David Jackson, USA TODAY
WASHINGTON - President Obama paid tribute Wednesday to Democratic predecessor Bill Clinton, and both of them honored a presidential icon, John F. Kennedy.
As a bugler played Taps, Obama, Clinton and spouses Michelle Obama and Hillary Rodham Clinton stood with hands over hearts before the eternal flame that illuminates Kennedy's grave at Arlington National Cemetery.
The solemn ceremony and other events began a series of memorials across the nation leading into Friday, the 50th anniversary of the assassination that transformed American politics and culture.
The delegation to the Kennedy grave site in Arlington included members of the Kennedy family, as well as a former official who may soon seek the presidency herself: former first lady and secretary of State Hillary Rodham Clinton.
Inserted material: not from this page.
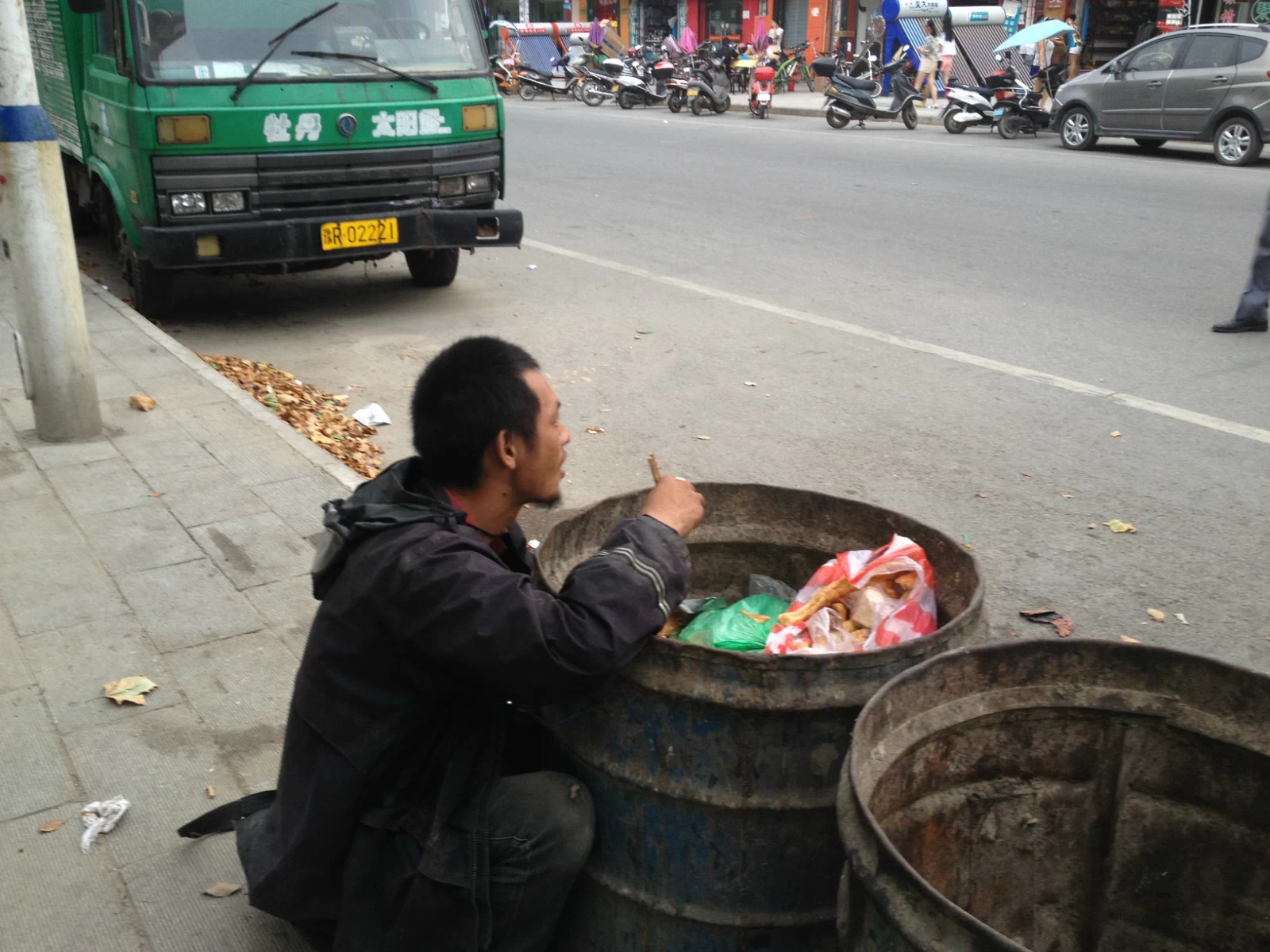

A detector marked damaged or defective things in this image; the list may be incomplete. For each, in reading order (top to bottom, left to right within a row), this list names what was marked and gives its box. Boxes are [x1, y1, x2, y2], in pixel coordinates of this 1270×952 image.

rusty bin rim [541, 479, 985, 665]
rusty bin rim [838, 642, 1264, 952]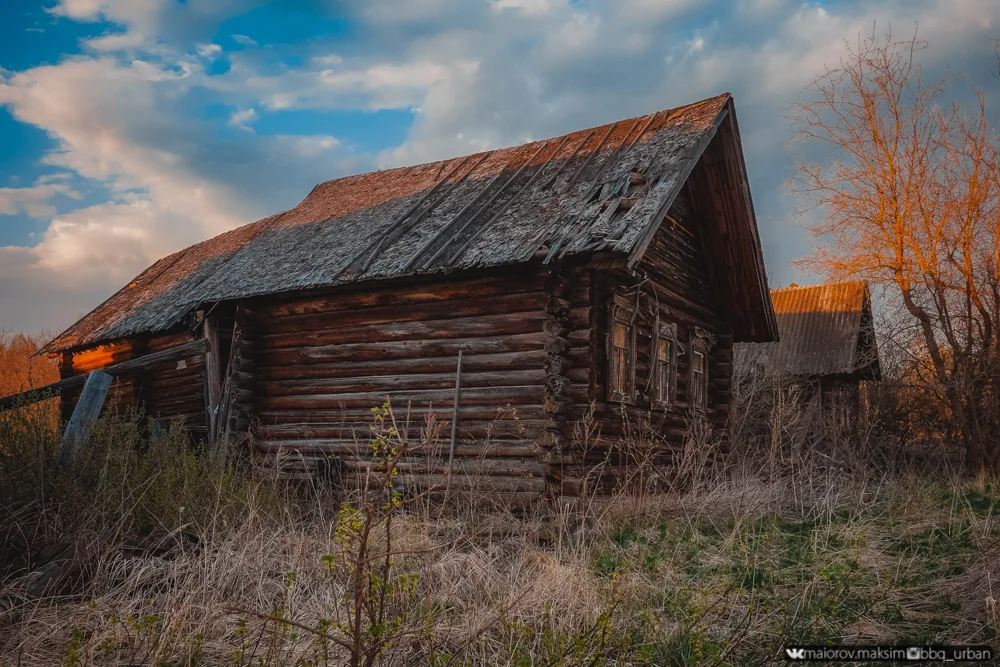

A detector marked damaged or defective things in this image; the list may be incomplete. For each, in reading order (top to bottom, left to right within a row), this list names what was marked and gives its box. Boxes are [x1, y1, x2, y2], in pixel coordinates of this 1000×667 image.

broken roof board [47, 95, 776, 354]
At the site, Obama and Bill Clinton escorted Ethel Kennedy, widow of slain JFK brother Robert F. Kennedy. Each president held one of her hands and helped her climb some stairs.
During a wordless ceremony on a sunny but chilly day, the Obamas and the Clintons placed a wreath before the twin graves of President Kennedy and wife Jacqueline.
Jack Schlossberg, a grandson of President Kennedy, greeted dignitaries as they arrived at the grave site.
The presidential couples later greeted members of the family. "Good to see you," Obama told one group amid smiles and hugs. The president and first lady also read some of the inscriptions etched into a memorial at the grave site.
The Obamas and the Clintons rode to the cemetery in the same limousine; they left separately.
Months before his death, Kennedy had visited Arlington House at the cemetery, a spot just above his future grave. He reputedly said, "I could stay here forever."
Jacqueline Kennedy made the decision to put the eternal flame at her husband's resting place.
Like their presidential predecessors, Obama and Clinton have often paid homage to the memory of the charismatic Kennedy.
The Kennedy family gave Obama crucial support during his 2008 presidential campaign. The endorsement of Sen. Edward Kennedy, D-Mass., the late president's brother, helped Obama win that year's Democratic primary race over Hillary Clinton. Edward Kennedy is also buried at the Arlington grave site.
This year, Obama made Caroline Kennedy, JFK's daughter, the ambassador to Japan.
During a June 19 speech in Berlin - site of of Kennedy's "Ich bin ein Berliner" speech of 1963, just months before his death - Obama said his predecessor's words "are timeless because they call upon us to care more about things than just our own self-comfort, about our own city, about our own country."
Bill Clinton's 1992 presidential campaign featured pictures of him as a 16-year-old member of Boys Nation shaking hands with President Kennedy in 1963, casting it as a symbolic passing of the torch.
Even Republican presidents have hailed the Kennedy mystique. President Reagan, for example, cited JFK's support for tax cuts.